As it stands, the other Quest selectees and I are somewhere in Act II of our drafts. That’s a good thing. One of the coolest things about this experience has been meeting five other talented writers, getting a behind-the-scenes look at their processes, and finally seeing them pound out some bonafide pages. It’s both exhilarating and intimidating: one part “holy shit, Scott knows how to pick ‘em” and three parts pointing at my Final Draft file shrieking “YOU’VE SHAMED ME AGAIN!”

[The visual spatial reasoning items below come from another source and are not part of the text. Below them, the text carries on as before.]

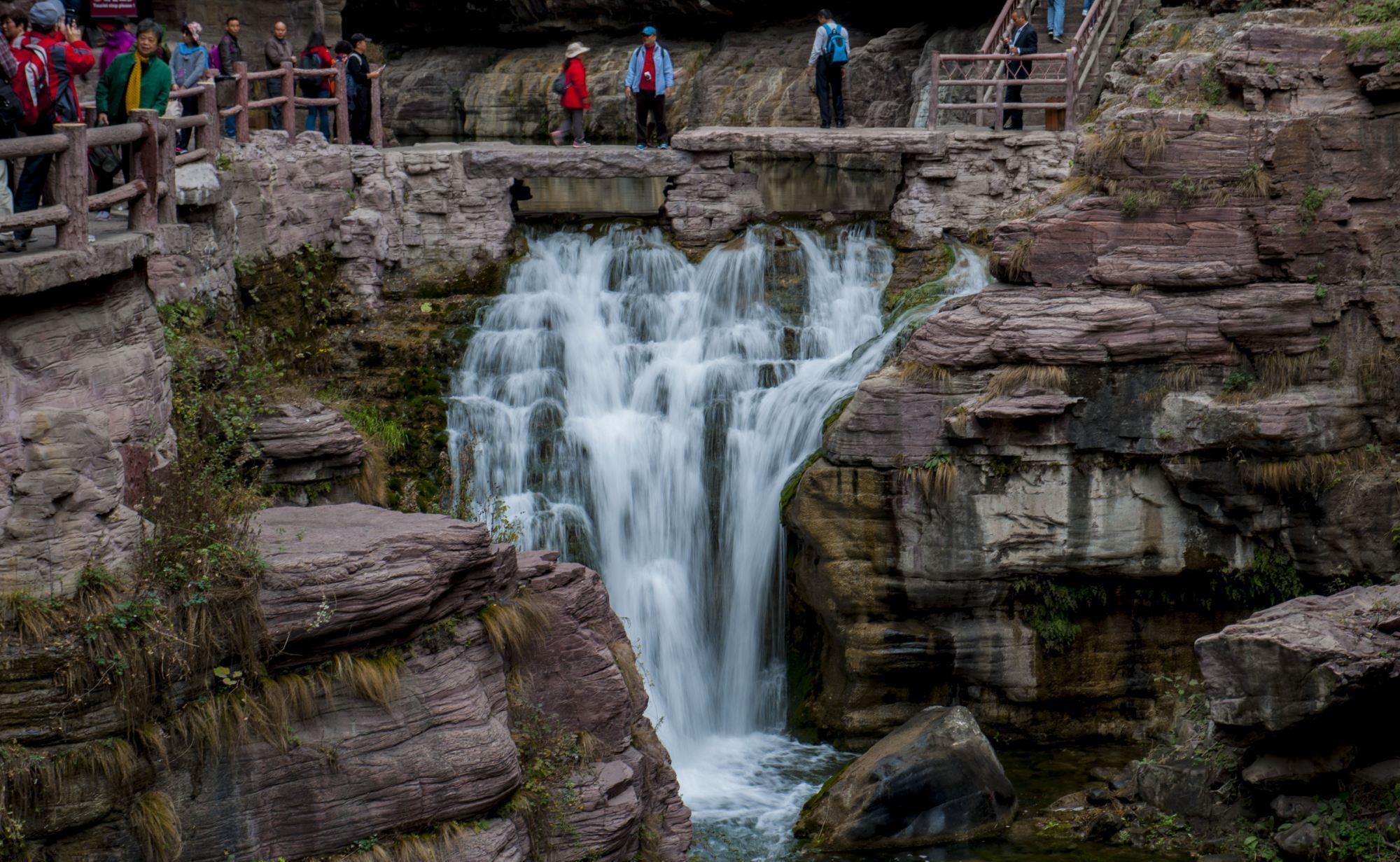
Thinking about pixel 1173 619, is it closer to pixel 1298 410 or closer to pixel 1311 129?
pixel 1298 410

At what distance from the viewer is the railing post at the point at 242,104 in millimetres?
17000

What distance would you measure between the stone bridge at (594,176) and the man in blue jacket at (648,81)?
109 centimetres

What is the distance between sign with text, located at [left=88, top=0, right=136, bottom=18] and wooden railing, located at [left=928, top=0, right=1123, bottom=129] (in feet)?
30.4

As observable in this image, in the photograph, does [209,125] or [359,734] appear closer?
[359,734]

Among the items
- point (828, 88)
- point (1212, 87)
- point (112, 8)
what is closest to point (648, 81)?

I’m already in the habit of writing quite a bit, but now that the Quest is in full swing, one of my more embarrassing difficulties has stomped to the foreground of my routine. It’s not dialogue. Not theme. Or structure. Or deciding whether or not to bold my slug lines.

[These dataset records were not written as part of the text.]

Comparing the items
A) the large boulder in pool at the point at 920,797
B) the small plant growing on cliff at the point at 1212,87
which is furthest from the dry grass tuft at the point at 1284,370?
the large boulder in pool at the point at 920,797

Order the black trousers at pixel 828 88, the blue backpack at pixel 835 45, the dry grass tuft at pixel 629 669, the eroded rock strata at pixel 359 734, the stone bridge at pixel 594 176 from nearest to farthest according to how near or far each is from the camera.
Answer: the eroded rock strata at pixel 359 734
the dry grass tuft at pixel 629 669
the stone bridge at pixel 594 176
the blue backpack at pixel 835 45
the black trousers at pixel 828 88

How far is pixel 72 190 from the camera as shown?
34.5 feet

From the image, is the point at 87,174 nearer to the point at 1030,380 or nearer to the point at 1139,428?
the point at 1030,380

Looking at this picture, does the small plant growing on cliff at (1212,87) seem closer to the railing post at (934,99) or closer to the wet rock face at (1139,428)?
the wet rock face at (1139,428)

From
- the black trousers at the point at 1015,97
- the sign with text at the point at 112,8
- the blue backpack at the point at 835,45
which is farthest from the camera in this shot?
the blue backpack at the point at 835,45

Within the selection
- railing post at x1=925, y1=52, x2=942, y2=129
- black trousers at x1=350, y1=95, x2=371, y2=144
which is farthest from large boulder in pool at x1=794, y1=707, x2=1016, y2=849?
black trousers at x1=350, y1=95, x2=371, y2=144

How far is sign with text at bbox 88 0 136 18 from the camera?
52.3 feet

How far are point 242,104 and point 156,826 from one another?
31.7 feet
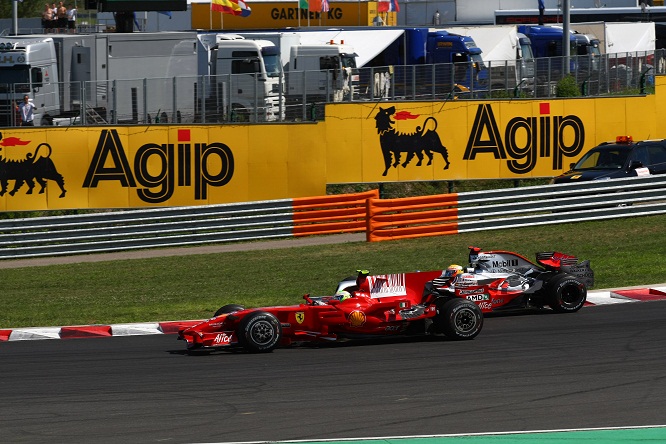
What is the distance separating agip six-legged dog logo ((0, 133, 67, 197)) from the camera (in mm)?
25859

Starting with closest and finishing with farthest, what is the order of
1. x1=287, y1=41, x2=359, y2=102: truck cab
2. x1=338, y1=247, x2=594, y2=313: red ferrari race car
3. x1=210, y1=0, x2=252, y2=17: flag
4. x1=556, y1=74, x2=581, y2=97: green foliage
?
x1=338, y1=247, x2=594, y2=313: red ferrari race car < x1=287, y1=41, x2=359, y2=102: truck cab < x1=556, y1=74, x2=581, y2=97: green foliage < x1=210, y1=0, x2=252, y2=17: flag

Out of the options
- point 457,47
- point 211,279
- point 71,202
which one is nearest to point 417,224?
point 211,279

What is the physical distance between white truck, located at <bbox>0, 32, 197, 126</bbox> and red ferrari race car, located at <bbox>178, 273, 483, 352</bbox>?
13.9m

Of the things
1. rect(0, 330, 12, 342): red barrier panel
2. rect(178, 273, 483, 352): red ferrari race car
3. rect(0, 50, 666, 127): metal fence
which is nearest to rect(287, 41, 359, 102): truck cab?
rect(0, 50, 666, 127): metal fence

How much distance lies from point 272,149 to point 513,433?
58.4ft

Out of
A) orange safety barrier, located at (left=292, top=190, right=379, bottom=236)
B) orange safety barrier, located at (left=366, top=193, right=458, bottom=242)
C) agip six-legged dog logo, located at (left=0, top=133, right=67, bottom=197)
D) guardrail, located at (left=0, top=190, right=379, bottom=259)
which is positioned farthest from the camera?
agip six-legged dog logo, located at (left=0, top=133, right=67, bottom=197)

It’s opening the document.
It’s double-clicking the stupid f*cking file where my screenplay resides. It doesn’t matter how many hours I allot myself to write any particular evening, I will, like clockwork, spend a significant chunk of that time dicking around doing anything you could possibly think of that isn’t writing. Could this local news story go from depressing to vaguely interesting? I’ll find out. Coffee table overdue for a wipe-down? On it. Realize I don’t know if Shirley Temple is dead or alive? I got Wikipedia on speed dial, son. It doesn’t matter how much I know I need to write, the wheels of my brain invariably churn towards something that is decidedly not writing.
I’m not a complete idiot – I know this doesn’t happen by accident. As compatriot Emma pointed out earlier this week, this is unmistakable, red-handed M.O. of Doubt. I don’t want to face whatever half-cocked kitchen scratch I produced two nights ago and hid away on my desktop. What if it’s not as acceptable as I remember? What if it’s terrible? What if I don’t know how to fix it?
Unsurprisingly, there’s only one way to answer these questions: the double-click. And that’s what I have to do every day, sometimes forcibly. Forget the news and the coffee table and Shirley Temple. I do this. I have to. I bring up the file. Read. Examine. Add a comma. Tweak a line. Figure bold is okay. Decide “Todd” is a dumb name. And above all, charge ahead.
But it all starts with that double-click. Which I should probably be doing now.
Quest on, people.
Oliver Stone has that line: “Writing equals butt on chair.” In the digital age, perhaps Rob has a more apt revision: “Writing equals double-clicking the damn file to open.”
Sometimes just getting started on any given day is the hardest single aspect of the writing process.
Time for some alliteration: Double-click destroys distractions and doubt. Do it.